Привирал, конечно, Данилыч, собирался он петельки на зайцев поставить. Детская забава.
– Чо же, ехать надо, не лежать же возле них трое суток. Отволоки, ко мне поставь. Жалко, что ли! Только куда тебе такие оглобли, не знаю. Колохват-великан их таскал, дак ему хоть лесины неободраны подвязывай! Ты-то, однако, надсадисся! Ты вот подумал, кто на них ходить-то будет? Прете, что ни попало, не спросясь, а ума нету в руках! Вообще-то ладно, полову собирать и эти сгодятся, а уж на охоту – нет! Гордость все, гордость!… Вот ты гордый, а ты спросил у понимающих людей, как лыжи-то делаются? Глядишь, оно бы и того…
– Умны-то люди разве скажут? Надсмеяться – это завсегда мы готовы, если человек, например, не в курсе. Тебя взять, зимой снегу просить?
Голос у Данилыча был сокрушенный. Лицо печальное и потное. Шкура не намачивалась, и он изводил на нее уже пятый чайник быстро набегавшего на раскаленной печке кипятку.
– А ты не гордись, не гордись. Ты спроси, спроси… Однако камасьев не пожалел бы, добра такого. Гниют иной раз пачками. Уж для тебя-то, старого друга! Разве такая шкура нужна? Волос-то у нее плохой. Не видишь, не понимаешь? Посыплется… Перегорела она, видно, А елку бери кондовую, значит, с сухого места, тонкослойную. Колохватов-великан толстые лыжи сделал, значит, свою тушу возить. А они, верь слову, сломаются. Я сразу вижу, я сразу!… Слои у них, вишь, по пальцу. Елка быстро росла, непрочная. Без красного должно быть мясо. Без красного то ись оттенка. Белая нужна, ядреная. Красная крошится…
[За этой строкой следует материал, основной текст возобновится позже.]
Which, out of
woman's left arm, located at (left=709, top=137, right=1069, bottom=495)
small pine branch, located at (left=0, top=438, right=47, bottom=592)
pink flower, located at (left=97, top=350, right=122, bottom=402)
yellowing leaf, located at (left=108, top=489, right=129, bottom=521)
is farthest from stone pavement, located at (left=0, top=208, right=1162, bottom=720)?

Глаза у Панфилыча бегали, взглядывали на слушавшего раскрыв рот Данилыча.
Хорошая, кажется, минута; все кажется – вот добро делает Панфилыч. А ведь и тут утаил, что хотел сказать! Что поделаешь, натура! Про крень хотел сказать, а не сказал! Жалко, что ли?… Вот болезнь у человека – никогда всю правду не скажет, всех секретов не раскроет.